On 24/03/13 18:23, Kingsley Idehen wrote:
On 3/24/13 1:59 PM, Barry Norton wrote:
On 24/03/13 17:52, Richard Cyganiak wrote:
On 24 Mar 2013, at 17:39, Kingsley Idehen <[email protected]>
wrote:
Thus, if a client de-references the URI
<http://dbpedia.org/resource/Barack_Obama> and it gets a 200 OK
from the server combined with
<http://dbpedia.org/page/Barack_Obama> in the Content-Location
response header, the client (user agent) can infer the following:
1. <http://dbpedia.org/resource/Barack_Obama> denotes the
real-world entity 'Barack Obama' .
Why can a client make this inference? I can't see any basis for the
inference that the URI identifies a “real-world entity”. The
described interaction does not provide any information regarding the
nature of the identified resource, AFAICT.
Best,
Richard
Agreed. And I don't like the 'give a 200 and trust clients to spot
the header' approach. I especially don't like that the header will
become a 'we can add that later' academic ideal and we'll effectively
lose the NIR/IR distinction altogether (if we already haven't).
Barry
That's simply isn't the point.
This is about incorporating more metadata into the Linked Data URI
disambiguation process i.e., interpret what the Content-Location value
delivers. The response header implies that the server is pointing you
to the location of a document associated with the request URI.

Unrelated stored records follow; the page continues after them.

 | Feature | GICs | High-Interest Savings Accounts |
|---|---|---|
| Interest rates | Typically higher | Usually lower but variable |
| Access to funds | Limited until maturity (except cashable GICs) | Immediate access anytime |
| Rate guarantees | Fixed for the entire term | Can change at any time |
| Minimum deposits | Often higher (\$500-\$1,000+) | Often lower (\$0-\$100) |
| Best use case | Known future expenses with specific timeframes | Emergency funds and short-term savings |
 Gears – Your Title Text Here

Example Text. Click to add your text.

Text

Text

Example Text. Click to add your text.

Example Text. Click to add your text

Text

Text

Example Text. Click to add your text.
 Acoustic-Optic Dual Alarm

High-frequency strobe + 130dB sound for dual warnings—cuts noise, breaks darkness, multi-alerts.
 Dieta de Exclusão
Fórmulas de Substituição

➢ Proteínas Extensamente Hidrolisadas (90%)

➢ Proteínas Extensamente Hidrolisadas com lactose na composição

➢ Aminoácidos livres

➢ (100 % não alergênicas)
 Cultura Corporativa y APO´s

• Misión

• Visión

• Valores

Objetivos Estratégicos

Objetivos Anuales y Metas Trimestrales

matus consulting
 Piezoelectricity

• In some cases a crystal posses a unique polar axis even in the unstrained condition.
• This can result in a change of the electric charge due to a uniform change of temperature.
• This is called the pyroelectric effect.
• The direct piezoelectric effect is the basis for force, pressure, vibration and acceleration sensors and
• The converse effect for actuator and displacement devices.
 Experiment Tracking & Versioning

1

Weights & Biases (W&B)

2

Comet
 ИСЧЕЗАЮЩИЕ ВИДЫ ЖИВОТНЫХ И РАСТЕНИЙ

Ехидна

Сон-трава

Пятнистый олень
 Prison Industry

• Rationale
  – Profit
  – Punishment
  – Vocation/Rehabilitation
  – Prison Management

From a Linked Data perspective, it simply means that we have another
heuristic for disambiguation.
The goal is to have options, especially an option that kills the 303
distraction with regards to hashless URIs.
An optional heuristic is just that, an option.
Aren't you fed up of 303 distractions re. Linked Data and hashless URIs?
I am. But half of the discussion is caused by having two different
'options'. A third doesn't solve that.